The soluble protein content in senescing leaf blades of Kasalath and Nipponbare was 24.8 and 33.1 mg g-1 FW, respectively (Fig. 1C). The soluble protein content in BILs ranged from 14.6 to 44.2 mg g-1 FW with a mean of 26.9 mg g-1 FW. In the developing leaf blade, the soluble protein content of Kasalath was nearly the same as that of Nipponbare (Fig. 1D). However, in BILs it showed a continuous distribution with one peak ranging from 8.5 to 20.2 mg g-1 FW, and the mean value was greater than that of the parents. This distribution appeared also to show transgressive segregation, because some BILs lay outside the range of the two parents. Therefore, these biochemical traits (the contents of GS1, NADH-GOGAT, and soluble protein) in rice plants are considered to be quantitative traits.

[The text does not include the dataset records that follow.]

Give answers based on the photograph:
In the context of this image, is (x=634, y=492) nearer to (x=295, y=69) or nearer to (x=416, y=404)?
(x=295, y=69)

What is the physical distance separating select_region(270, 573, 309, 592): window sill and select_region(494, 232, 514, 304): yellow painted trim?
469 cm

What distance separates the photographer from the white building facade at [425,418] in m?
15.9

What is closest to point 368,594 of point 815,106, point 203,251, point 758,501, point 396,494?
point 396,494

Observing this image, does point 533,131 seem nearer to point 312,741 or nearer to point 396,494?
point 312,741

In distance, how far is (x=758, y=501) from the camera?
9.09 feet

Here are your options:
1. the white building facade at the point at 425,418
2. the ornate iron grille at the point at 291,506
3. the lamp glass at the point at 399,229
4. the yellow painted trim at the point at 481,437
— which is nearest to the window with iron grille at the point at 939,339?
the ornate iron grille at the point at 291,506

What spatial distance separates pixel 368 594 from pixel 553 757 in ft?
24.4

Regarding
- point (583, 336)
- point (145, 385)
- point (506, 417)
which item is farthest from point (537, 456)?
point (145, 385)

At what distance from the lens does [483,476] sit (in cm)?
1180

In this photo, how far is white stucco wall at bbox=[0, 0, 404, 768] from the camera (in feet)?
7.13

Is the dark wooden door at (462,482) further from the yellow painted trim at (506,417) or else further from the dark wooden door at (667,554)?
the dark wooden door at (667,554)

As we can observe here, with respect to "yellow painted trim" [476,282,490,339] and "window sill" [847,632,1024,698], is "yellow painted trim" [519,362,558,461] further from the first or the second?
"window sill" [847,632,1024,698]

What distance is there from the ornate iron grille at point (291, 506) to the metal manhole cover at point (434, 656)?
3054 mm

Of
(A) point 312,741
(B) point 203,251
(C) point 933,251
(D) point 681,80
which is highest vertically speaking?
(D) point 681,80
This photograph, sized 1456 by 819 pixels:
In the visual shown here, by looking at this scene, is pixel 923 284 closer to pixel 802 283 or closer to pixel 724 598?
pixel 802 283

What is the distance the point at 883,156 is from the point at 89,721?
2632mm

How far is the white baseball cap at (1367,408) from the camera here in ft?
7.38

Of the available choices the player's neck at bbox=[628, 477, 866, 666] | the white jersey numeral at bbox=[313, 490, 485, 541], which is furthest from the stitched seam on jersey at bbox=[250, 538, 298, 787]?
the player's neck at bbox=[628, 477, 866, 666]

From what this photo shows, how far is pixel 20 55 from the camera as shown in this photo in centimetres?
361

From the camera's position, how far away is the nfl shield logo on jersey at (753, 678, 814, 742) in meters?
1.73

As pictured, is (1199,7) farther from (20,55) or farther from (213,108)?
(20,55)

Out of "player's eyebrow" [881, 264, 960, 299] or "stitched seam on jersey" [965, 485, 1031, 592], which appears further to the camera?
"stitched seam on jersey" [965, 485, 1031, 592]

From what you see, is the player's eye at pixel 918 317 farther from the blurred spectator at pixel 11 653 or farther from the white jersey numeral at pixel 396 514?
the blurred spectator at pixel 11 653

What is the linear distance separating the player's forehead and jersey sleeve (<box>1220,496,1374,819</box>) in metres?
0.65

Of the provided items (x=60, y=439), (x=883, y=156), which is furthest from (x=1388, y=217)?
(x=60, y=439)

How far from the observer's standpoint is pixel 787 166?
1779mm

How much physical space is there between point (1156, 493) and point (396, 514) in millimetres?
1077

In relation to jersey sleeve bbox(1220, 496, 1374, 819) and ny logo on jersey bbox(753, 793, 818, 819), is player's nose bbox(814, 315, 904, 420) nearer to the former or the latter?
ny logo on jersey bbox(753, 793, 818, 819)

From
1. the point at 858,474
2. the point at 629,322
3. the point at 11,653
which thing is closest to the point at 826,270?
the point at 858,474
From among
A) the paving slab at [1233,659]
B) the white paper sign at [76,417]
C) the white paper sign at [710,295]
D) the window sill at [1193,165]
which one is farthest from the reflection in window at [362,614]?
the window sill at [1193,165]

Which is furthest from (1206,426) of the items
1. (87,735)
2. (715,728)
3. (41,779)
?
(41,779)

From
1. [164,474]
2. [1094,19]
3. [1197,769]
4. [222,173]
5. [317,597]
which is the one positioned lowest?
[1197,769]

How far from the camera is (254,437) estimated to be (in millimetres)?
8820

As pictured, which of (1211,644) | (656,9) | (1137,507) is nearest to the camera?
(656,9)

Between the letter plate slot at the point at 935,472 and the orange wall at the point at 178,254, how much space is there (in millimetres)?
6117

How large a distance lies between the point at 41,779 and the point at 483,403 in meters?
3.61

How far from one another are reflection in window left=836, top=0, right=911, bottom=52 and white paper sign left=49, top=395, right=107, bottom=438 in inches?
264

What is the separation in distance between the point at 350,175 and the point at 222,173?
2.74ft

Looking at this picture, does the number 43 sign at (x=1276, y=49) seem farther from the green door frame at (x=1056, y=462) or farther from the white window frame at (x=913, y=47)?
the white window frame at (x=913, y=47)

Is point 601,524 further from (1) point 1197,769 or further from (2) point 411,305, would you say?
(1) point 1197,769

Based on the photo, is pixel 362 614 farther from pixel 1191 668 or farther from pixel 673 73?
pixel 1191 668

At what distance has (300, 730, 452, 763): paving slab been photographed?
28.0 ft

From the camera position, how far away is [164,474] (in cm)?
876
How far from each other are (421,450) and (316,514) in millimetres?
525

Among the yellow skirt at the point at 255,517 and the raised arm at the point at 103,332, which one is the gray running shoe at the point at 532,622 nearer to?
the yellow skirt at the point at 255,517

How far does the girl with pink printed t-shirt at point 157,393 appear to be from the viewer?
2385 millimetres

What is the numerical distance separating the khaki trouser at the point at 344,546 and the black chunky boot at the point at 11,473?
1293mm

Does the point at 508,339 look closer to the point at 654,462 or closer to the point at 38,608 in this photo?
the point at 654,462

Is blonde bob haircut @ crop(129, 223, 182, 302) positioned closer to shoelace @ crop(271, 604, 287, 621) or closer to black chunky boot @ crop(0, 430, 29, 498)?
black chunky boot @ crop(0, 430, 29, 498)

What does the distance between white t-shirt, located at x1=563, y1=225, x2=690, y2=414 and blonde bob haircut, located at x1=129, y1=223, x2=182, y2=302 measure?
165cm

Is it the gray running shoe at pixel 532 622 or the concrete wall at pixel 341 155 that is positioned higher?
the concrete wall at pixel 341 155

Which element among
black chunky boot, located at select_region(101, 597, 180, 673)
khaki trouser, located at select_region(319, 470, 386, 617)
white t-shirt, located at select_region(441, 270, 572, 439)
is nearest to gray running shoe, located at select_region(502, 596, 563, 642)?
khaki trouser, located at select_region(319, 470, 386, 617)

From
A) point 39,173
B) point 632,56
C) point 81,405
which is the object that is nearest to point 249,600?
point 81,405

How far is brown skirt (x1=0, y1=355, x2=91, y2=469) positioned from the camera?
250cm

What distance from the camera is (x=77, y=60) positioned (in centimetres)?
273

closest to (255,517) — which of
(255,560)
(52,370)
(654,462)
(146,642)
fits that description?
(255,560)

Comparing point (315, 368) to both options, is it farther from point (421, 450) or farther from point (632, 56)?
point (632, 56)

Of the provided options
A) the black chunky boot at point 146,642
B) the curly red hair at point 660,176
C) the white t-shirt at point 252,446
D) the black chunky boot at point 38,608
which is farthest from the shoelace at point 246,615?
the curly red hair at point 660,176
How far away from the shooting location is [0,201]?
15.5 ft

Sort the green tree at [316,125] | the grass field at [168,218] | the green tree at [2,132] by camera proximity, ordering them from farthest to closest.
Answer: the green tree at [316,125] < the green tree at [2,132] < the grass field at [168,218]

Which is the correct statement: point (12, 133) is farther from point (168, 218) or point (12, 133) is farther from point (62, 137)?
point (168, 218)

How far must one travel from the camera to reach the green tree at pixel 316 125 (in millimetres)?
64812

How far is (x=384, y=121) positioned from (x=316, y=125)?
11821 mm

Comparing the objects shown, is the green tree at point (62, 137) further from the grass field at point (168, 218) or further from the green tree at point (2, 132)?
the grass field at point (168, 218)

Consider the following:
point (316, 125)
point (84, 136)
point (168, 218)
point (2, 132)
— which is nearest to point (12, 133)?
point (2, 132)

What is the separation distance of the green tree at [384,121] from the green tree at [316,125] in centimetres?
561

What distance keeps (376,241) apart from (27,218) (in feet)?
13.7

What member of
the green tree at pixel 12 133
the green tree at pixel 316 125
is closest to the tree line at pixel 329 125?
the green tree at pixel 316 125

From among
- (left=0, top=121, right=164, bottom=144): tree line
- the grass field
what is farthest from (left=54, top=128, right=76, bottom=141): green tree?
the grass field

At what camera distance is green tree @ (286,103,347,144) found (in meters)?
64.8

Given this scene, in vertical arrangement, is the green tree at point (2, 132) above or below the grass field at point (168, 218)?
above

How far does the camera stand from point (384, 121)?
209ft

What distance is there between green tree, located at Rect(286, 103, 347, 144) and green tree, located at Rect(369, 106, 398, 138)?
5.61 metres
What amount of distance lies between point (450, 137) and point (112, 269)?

Variation in physiological traits
The mean value of SPN in Kasalath was 145 per panicle on the main stem, 130% higher than that in Nipponbare (Fig. 2A). Furthermore, the mean value of PNW in Kasalath was 2.63 g, 81% higher than that in Nipponbare (Fig. 2B). On the contrary, the SPW in Kasalath was 18.0 mg, 33% lower than that in Nipponbare (Fig. 2C). These physiological traits of BILs showed a continuous distribution from 33 to 162 for SPN, from 0.41 to 2.54 g for PNW, and from 16.9 to 30.1 mg for SPW.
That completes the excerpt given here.